Why Micropayments? The Internet Was Meant To Provide Value To Users, Not Spy On Them
Briefly

Why Micropayments? The Internet Was Meant To Provide Value To Users, Not Spy On Them
"Privacy is heads, censorship resistance is tails. They're two sides of the same coin. Everything people do together is inherently interactive. When those interactions cannot be conducted privately, when they become common public knowledge, the participants can be subjected to external pressure. They can be shunned, shamed, jailed or penalized in many other ways. Without privacy, you have no censorship resistance. Without privacy, most people will censor themselves."
"In an era where large internet platforms are accessible for free, the real cost of these platform is paid for by sacrificing your privacy in the name of advertising revenue. This economic model of the internet is a wild departure from the original vision of users paying for accessing to resources. The "402 Payment Required" error message was a part of the HTTP protocol from the very start."
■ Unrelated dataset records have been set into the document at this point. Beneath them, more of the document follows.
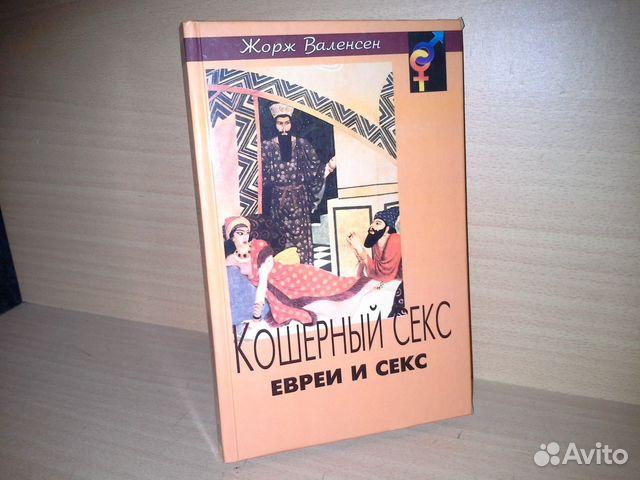 kosherniy-seks-evreev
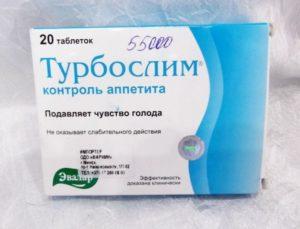 Таблетки от потери аппетита. Самые эффективные таблетки для снижения аппетита дешевые без рецепта врача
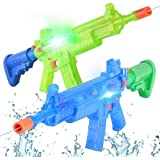 deAO Electric Water Gun 'Universe' with Light and Sound Features (GREEN)
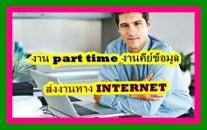 งาน part time งานคีย์ข้อมูล ส่งงานทาง INTERNET รายได้ดี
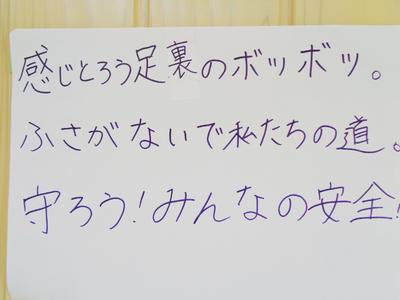 メッセージ2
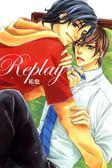Replay(全)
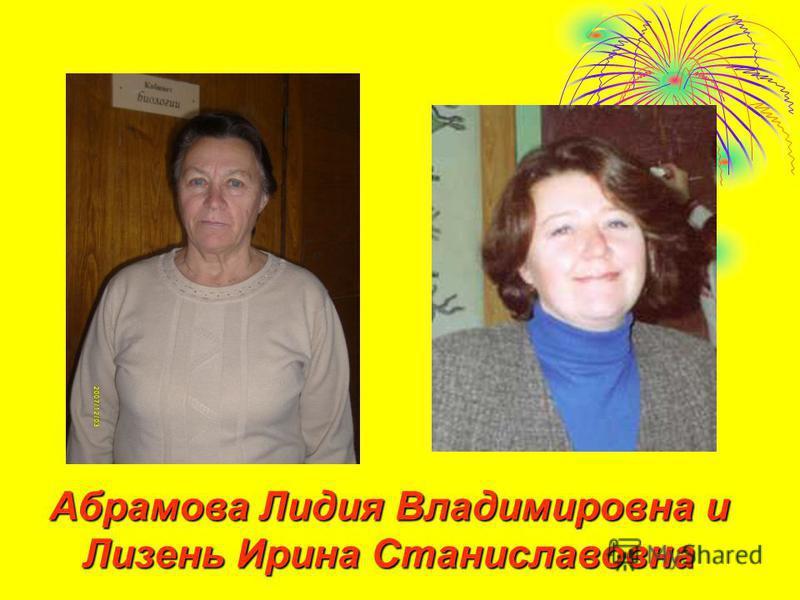 Абрамова Лидия Владимировна и Лизень Ирина Станиславовна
A ten-episode video series focuses on Bitcoin privacy and surveillance techniques, filmed at bitcoin++ Privacy Edition in Riga and other locations. Privacy and censorship resistance are presented as inseparable: privacy enables censorship resistance, while lack of privacy exposes participants to external pressure, shunning, shaming, imprisonment, and other penalties, and encourages self-censorship. The modern internet’s advertising-funded model exchanges user privacy for free access, diverging from the original pay-for-access idea embodied by HTTP's "402 Payment Required". The Cashu ecash protocol and Bitcoin micropayments are proposed as tools to rebuild a privacy-respecting internet aligned with early web design principles.